■ **SELECTED EXTRACT**
□ □ □ □ □ □ □

Joining means we lose ourselves fully to the relational moment with our children. In order to do this, like the kiln, we must also hold that moment so that the beauty of who we are as fathers becomes part of the formation of our children in a safe and facilitated context. We hold our presence as we disappear into our relationship with our children to re-emerge as an integrated component of their creation.

The Present Father™ – Gifting Consciousness

August 8th, 2010, 9:22 am

As fathers, if we are willing to hold presence The Present Father™ , our children will find a way to receive what they need from us. Our presence and the consciousness we bring to our relationships with our children, becomes a context that defines our ability to father. So what does it mean to “hold presence?”

One of several “tools” I would suggest I call, Gifting Consciousness. When I am with my son, I attempt to place him at the center of my awareness and communicate to the best of my ability the life and vitality that is within me. I am aware of my ability to place this awareness into my relationship with him, while I am sorting through the distractions which diminish my attention.

The other day, while my son and I were visiting a friend and colleague, something occurred having to do with a project we were working on which made me realize how much more was required before we could deliver a proposal we had been developing. On the way home, distracted, my son asked me what I was thinking about. Sorting through my pre-occupation, I briefly shared my concerns. Then, with some effort, returned to our discussion of how we were going to continue to spend our day together. His prompting me to clarifying for him my distraction, allowed us to reconnect and continue to breathe life … together. If I am distracted, I communicate distraction. If I am dull, I communicate my dullness. If I am present, I communicate my presence and the life of our relationship finds us.

□ □ □ □ □ □ □

■ **EXTRACTED MATERIAL**
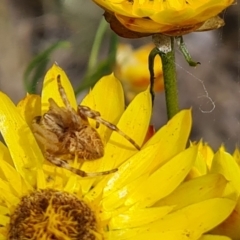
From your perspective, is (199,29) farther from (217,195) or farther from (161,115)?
(161,115)

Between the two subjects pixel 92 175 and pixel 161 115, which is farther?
pixel 161 115

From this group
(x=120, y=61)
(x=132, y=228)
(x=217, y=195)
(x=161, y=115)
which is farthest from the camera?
(x=161, y=115)

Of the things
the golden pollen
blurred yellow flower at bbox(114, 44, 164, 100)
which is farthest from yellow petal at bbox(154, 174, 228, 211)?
blurred yellow flower at bbox(114, 44, 164, 100)

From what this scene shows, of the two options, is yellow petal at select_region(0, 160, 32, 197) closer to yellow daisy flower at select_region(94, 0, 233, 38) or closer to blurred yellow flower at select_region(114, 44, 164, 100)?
yellow daisy flower at select_region(94, 0, 233, 38)

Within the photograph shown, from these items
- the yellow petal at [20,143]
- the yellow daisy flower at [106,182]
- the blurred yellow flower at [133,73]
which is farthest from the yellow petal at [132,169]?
the blurred yellow flower at [133,73]

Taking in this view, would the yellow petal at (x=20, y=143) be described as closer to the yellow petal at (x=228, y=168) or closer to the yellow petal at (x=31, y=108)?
the yellow petal at (x=31, y=108)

□ □ □ □ □ □ □

■ **WHAT YOU NEED TO DO**
1) Condense the paragraph beginning "The other day, while my son and I" in the fatherhood excerpt into a shorter version that keeps its main facts.
2) Write the next part of the fatherhood excerpt, picking up after its final sentence.

■ **EXERCISE RESPONSES**
1) While visiting a friend and colleague with his son, the writer realized that a proposal they had been developing for a project needed much more work. On the way home his son noticed he was distracted and asked what he was thinking about. He briefly shared his concerns, then with some effort returned to their talk about how to spend the rest of the day together. The son's prompting let them reconnect. The writer concludes that he communicates whatever state he is in, whether distraction, dullness or presence, and that when he is present, the life of their relationship finds them.

2)
Be Free From Conditioning

May 3rd, 2010, 7:34 am

Being Free from Conditioning suggests that our life today is not completely a result of the life we lived yesterday. Conditioning, the interwoven patterns that preclude our ability to make new choice, is not a permanent state. By bringing consciousness to what is in front of you, it is possible to find your own particular way of letting go of those patterns that are problematic. This freedom allows you to greet each moment as though the possibility for new life rests within the choices you make.

I think of the following story when I reflect on the conditioning of our minds, behaviors, and the burdens we carry that limit our freedom:

“A young monk who was seeking “freedom” searched far and wide throughout all of Asia.  He traveled from India, to Burma, Laos, Cambodia, and Vietnam in search of the one who was free.  In every country, he would ask the villagers if they knew of this being. Alas, many had heard of him, but none were sure of where to find him. Finally, near the end of his journey the young monk heard of an old man who lived up on the mountain who might be the one he was seeking.  So with what energy he had left he started his trek up the slope.  Nearly half way up he noticed, as though in a dream, an old man walking toward him with an enormous bundle slung over his shoulder.  As he approached the man he asked, “excuse me, but are you the enlightened one?”  The old man replied, “I don’t think so.”  “Then are you the one who is free, free of all suffering?” he queried.  “No, I don’t believe that I am.”  “Then are you the Buddha?” he demanded.  “No,” replied the old man.  “Then what are you?” the young monk pleaded.  With this question the old man dropped his burden and replied; “I am awake.” As the younger man stood watching, the old man picked up his enormous bundle and continued down the mountain.” -As told by Timothy Dukes, September 2004

Clarity of Purpose

April 30th, 2010, 8:35 am

Are you skillful at running your organization? Are you able to be clear about your intended purpose? If so, then you draw from the best resources you have – yours and your employees’ years of experience. However, do you exercise clarity of purpose in your application of these resources?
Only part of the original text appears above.